A history not of God, but of the idea of God

By Moristotle

[Originally published on March 19, 2008]

Karen Armstrong’s 1993 book, subtitled “The 4000-Year Quest of Judaism, Christianity, and Islam,” has the misleading but catchier title A History of God. She herself refers in the Introduction to “this history of the idea and experience of [emphasis mine] God in the three monotheistic faiths of Judaism, Christianity, and Islam” [p. xix]. She admits that God might not really exist and that she wished, “when I was starting out in the religious life” [in the 1960’s], that she had been told to “deliberately create a sense of him for myself.”
The human idea of God has a history, since it has always meant something slightly different to each group of people who have used it...Indeed, the statement “I believe in God” has no objective meaning, as such, but like any other statement only means something in context...[E]ach generation has to create the image of God that works for it. [p. xx]
    ...Note that sly little word has, as though one could not do without an “image of God”! Buy that assumption and you’ve piled a load of baggage on yourself.
The same is true of atheism. The statement “I do not believe in God” has meant something slightly different at each period of history. The people who have been dubbed “atheists” over the years have always denied a particular conception of the divine.

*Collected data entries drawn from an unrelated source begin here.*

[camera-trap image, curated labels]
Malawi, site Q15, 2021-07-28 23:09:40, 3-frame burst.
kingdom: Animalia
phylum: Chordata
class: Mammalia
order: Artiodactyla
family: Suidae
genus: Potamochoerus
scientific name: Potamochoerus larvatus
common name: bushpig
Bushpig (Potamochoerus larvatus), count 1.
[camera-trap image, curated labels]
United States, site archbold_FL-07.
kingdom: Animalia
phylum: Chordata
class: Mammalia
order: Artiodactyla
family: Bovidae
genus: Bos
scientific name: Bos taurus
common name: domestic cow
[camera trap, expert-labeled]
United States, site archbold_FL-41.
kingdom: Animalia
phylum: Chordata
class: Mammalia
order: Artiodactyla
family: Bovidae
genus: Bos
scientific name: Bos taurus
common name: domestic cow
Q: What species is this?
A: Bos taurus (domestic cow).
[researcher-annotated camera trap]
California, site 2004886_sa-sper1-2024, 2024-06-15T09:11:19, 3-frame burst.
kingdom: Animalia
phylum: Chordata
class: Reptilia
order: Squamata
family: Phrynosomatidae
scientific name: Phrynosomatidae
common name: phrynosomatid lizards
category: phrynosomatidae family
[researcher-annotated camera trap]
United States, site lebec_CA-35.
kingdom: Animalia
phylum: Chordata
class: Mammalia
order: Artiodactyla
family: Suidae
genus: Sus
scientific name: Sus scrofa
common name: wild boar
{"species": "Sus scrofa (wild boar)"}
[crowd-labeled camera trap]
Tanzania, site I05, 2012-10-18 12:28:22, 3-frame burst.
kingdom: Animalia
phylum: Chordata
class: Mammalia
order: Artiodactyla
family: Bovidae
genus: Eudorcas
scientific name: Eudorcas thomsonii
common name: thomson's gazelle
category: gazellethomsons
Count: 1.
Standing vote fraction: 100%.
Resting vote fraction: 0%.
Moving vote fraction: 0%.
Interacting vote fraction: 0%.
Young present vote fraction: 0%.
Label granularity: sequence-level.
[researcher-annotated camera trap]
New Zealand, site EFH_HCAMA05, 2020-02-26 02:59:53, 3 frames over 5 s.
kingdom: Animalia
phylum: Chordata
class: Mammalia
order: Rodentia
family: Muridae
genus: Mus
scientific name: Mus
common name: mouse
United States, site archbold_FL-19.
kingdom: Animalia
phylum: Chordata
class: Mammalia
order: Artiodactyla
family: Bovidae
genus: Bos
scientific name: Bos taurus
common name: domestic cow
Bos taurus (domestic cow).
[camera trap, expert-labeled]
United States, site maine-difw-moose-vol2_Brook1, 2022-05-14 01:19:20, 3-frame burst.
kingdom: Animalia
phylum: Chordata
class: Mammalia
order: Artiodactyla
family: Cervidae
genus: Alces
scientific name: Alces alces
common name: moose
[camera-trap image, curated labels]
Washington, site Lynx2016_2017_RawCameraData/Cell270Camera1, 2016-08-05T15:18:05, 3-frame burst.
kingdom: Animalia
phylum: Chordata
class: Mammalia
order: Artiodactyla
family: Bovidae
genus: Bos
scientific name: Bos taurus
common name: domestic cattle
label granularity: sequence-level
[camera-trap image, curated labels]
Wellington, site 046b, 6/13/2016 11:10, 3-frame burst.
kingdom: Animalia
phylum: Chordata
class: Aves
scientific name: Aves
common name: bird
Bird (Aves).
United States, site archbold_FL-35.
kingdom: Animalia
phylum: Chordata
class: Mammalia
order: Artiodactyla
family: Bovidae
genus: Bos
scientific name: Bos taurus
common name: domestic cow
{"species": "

Is the “God” who is rejected by atheists today the God of the patriarchs, the God of the prophets, the God of the philosophers, the God of the mystics, or the God of the eighteenth-century deists? [p. xx, starting immediately after the previous quotation]
    In the nine years since reading Armstrong’s Introduction, I have not had any patience to concern myself with the creations of mankind’s religious imagination qua mental constructs. And I have continued to detect in myself no need parallel to Armstrong’s to “create a sense of him for myself.”